* FRAGMENTO DEL DOCUMENTO
§

El camillero lo llevó al quirófano, y según le pareció, “fue como una película: ir por un pasillo, escuchar ruidos y ver pasar focos hasta dormirse”. Cuando se despertó, a las cinco horas, estaba todo bien.

Con Julieta sucedió lo mismo, aunque más tarde porque su intervención quirúrgica se hizo instantes después de la de Jonatan. Como no se podían ver, él le mandó un cartel a través de sus amigas. Decía: “Amiga recuperate pronto, te quiero mucho”, y tenía dibujado un corazón. Ella lo va a conservar siempre.

Después pasaron los días, sin esfuerzo y con el cuidado en las comidas y las bebidas, y los dos recibieron el alta médica.

“Me cambió la vida”

Julieta afirma que el trasplante le cambió la vida. “Dependía de tener que hacerme la diálisis cada cuatro horas. No podía trabajar en ningún lado que no fuera con mi familia. No podía salir o ir a la playa sin tener que volverme a las cuatro horas para hacerme las diálisis. Estoy tomando como 42 pastillas por día pero al lado de lo otro no es nada… Después van a ser sólo dos. Soy otra persona”, señala. A casi un mes de la operación, celebra que “el riñón funciona bárbaro”.

§

* TAREAS POR HACER
• a. Resume en dos oraciones el texto sobre el trasplante.
• b. Enumera todo lo que, según el texto sobre el trasplante, Jonatan hizo o percibió camino al quirófano.
• c. Continúa, por favor, el texto sobre el trasplante a partir de su última oración.

* DATOS MOSTRADOS
§

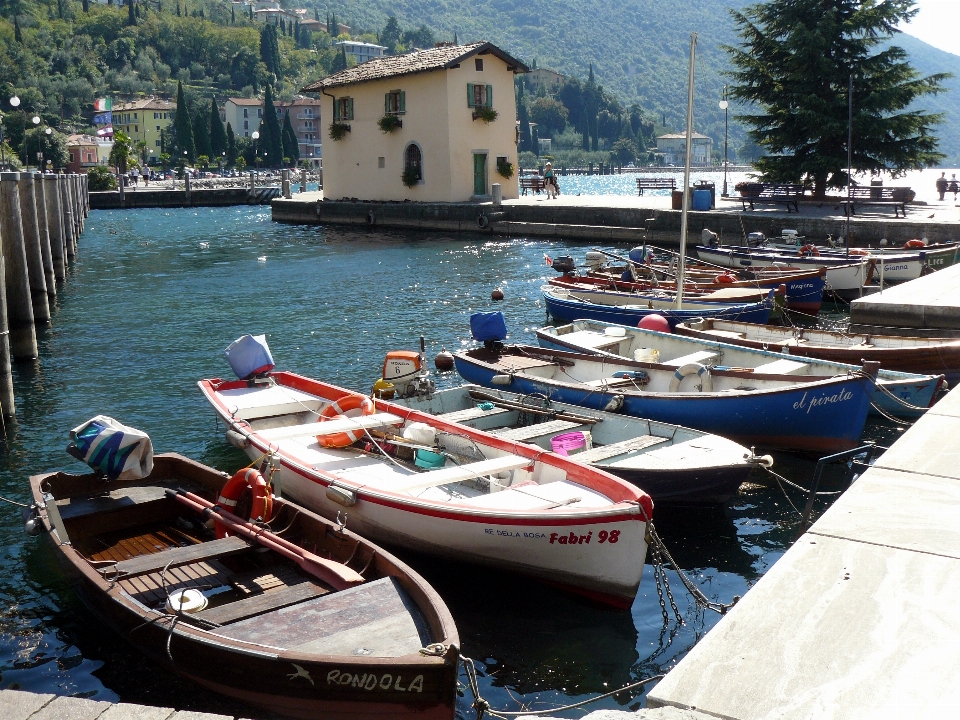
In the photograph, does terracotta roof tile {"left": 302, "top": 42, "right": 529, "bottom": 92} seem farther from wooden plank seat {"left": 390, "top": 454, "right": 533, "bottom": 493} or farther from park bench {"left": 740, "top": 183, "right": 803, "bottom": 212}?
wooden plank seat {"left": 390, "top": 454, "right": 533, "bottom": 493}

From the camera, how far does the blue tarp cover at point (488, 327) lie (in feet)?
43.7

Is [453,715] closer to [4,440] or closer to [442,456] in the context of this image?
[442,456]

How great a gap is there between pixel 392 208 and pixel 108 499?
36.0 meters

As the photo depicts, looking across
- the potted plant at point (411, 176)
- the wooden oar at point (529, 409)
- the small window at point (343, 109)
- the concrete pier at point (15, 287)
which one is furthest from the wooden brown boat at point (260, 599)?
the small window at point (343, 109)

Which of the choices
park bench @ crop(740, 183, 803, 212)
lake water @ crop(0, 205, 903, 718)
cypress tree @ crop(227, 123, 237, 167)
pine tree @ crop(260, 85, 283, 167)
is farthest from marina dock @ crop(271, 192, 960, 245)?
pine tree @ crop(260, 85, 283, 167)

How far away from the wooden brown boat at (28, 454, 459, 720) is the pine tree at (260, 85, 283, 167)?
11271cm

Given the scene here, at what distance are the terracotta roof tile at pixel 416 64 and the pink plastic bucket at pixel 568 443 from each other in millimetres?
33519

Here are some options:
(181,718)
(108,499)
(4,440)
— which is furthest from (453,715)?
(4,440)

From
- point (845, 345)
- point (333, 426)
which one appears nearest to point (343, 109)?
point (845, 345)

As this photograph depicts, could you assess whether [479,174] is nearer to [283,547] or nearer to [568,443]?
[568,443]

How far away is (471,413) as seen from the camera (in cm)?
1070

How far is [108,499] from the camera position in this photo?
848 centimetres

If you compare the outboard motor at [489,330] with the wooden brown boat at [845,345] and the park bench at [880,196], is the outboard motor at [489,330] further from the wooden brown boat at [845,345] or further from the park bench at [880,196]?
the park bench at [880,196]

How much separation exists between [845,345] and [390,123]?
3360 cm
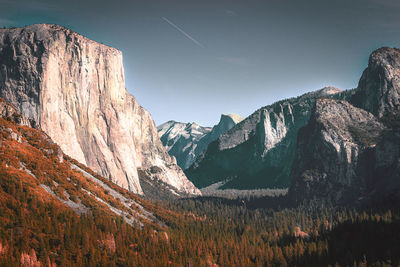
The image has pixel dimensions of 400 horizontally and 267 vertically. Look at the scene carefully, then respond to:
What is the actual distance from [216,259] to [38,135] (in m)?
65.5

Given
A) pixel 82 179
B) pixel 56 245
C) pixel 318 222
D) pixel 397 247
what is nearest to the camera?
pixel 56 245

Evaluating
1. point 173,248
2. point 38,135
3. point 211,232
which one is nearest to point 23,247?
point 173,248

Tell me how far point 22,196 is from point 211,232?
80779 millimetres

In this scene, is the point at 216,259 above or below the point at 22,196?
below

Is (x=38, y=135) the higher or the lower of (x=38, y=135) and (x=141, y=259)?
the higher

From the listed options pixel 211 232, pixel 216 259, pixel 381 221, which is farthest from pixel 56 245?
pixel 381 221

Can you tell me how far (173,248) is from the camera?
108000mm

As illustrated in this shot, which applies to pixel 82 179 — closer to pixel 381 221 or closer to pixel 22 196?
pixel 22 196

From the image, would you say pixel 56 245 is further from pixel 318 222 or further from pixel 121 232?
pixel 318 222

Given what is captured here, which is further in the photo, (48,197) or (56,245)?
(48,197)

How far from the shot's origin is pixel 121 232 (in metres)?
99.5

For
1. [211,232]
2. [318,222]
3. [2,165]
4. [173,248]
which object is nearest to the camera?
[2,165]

§

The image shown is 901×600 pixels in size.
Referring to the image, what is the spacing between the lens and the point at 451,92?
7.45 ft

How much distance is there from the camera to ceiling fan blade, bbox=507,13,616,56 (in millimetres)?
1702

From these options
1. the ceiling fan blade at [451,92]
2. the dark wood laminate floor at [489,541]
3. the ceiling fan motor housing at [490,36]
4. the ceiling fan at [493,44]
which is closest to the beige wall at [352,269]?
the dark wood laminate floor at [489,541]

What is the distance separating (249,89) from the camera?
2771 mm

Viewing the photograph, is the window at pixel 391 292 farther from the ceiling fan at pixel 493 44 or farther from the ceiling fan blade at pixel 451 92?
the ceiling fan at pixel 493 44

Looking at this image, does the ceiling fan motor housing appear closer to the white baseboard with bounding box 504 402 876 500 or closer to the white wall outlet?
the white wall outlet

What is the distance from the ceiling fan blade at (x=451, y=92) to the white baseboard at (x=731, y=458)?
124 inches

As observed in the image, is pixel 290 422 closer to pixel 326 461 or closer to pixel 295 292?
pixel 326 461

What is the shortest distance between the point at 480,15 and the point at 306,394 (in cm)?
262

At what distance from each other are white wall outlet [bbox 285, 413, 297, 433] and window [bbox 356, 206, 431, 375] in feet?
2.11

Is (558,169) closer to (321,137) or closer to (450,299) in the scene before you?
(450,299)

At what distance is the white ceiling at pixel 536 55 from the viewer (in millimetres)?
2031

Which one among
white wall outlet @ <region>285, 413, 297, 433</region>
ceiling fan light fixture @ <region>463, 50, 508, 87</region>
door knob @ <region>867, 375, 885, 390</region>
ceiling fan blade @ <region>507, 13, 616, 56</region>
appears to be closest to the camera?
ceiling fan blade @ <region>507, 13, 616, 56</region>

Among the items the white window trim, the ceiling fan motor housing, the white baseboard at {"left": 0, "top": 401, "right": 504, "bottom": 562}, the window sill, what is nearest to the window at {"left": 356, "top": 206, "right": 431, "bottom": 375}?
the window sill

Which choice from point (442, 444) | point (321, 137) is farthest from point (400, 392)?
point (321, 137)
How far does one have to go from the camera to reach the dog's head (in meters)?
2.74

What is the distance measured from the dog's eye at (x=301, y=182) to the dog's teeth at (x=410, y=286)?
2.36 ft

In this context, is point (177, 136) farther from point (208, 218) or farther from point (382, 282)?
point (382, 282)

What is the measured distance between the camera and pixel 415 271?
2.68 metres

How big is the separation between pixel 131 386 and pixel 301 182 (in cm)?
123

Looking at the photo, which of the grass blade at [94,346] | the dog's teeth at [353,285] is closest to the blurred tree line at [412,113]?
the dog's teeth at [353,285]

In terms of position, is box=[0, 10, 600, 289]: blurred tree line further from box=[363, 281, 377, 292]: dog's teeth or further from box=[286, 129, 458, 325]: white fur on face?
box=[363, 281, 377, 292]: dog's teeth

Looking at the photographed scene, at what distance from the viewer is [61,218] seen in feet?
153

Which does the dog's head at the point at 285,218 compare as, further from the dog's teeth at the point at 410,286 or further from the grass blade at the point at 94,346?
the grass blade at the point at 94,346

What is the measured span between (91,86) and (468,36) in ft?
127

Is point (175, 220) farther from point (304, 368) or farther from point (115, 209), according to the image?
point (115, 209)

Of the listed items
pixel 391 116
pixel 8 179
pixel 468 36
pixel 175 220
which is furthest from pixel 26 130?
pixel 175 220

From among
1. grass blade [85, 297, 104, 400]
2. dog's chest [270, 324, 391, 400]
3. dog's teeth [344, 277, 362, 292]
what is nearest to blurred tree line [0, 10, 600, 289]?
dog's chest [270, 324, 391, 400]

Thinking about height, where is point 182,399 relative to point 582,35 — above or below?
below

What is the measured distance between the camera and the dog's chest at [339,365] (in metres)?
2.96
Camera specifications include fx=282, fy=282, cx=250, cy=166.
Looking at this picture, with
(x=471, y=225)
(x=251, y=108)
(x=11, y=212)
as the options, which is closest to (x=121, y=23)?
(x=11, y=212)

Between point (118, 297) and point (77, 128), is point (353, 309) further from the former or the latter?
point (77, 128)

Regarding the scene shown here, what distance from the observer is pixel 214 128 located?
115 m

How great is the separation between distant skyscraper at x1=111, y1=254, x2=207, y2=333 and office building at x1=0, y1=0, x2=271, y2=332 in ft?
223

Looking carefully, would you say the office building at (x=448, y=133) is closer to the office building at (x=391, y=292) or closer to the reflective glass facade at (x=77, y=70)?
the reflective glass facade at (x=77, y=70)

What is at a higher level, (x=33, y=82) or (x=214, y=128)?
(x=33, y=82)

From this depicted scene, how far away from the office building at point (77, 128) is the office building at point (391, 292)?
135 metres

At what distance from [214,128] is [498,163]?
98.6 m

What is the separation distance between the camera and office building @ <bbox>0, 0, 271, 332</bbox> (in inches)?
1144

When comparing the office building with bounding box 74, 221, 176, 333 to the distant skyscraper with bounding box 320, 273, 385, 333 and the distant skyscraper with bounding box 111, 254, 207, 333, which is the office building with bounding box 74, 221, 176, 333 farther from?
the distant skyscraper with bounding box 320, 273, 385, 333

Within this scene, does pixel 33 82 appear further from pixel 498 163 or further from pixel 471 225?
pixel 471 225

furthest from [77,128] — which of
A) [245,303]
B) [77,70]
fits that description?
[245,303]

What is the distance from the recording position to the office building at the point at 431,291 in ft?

§

* RESULTADOS POR TAREA
• a. Jonatan y Julieta fueron operados uno tras otro y, como no podían verse, él le mandó a través de sus amigas un cartel con un corazón que ella va a conservar siempre. Tras unos días de cuidado en las comidas y bebidas ambos recibieron el alta, y Julieta afirma que el trasplante le cambió la vida porque ya no depende de hacerse diálisis cada cuatro horas y el riñón le funciona muy bien.

• b.
- Ir por un pasillo
- Escuchar ruidos
- Ver pasar focos
- Dormirse

• c.
¿Cómo se reacciona ante un gesto así? ¿Qué se hace para valorarlo? Ante esas preguntas, Julieta no duda: “Nunca se termina de agradecer esto, aunque igualmente yo siempre estuve agradecida a él. Por él. Desde antes de esto”.
Ambos amigos además ponderan el hecho de que la noticia que los tiene como protagonistas se difunda. “Porque hay miles de casos y hay tantos que lo pueden hacer”, fundamentan. Creen que “la gente debe tomar conciencia”. Y para ello, nada mejor que se conozca un caso de resiliencia. Uno como el de Julieta.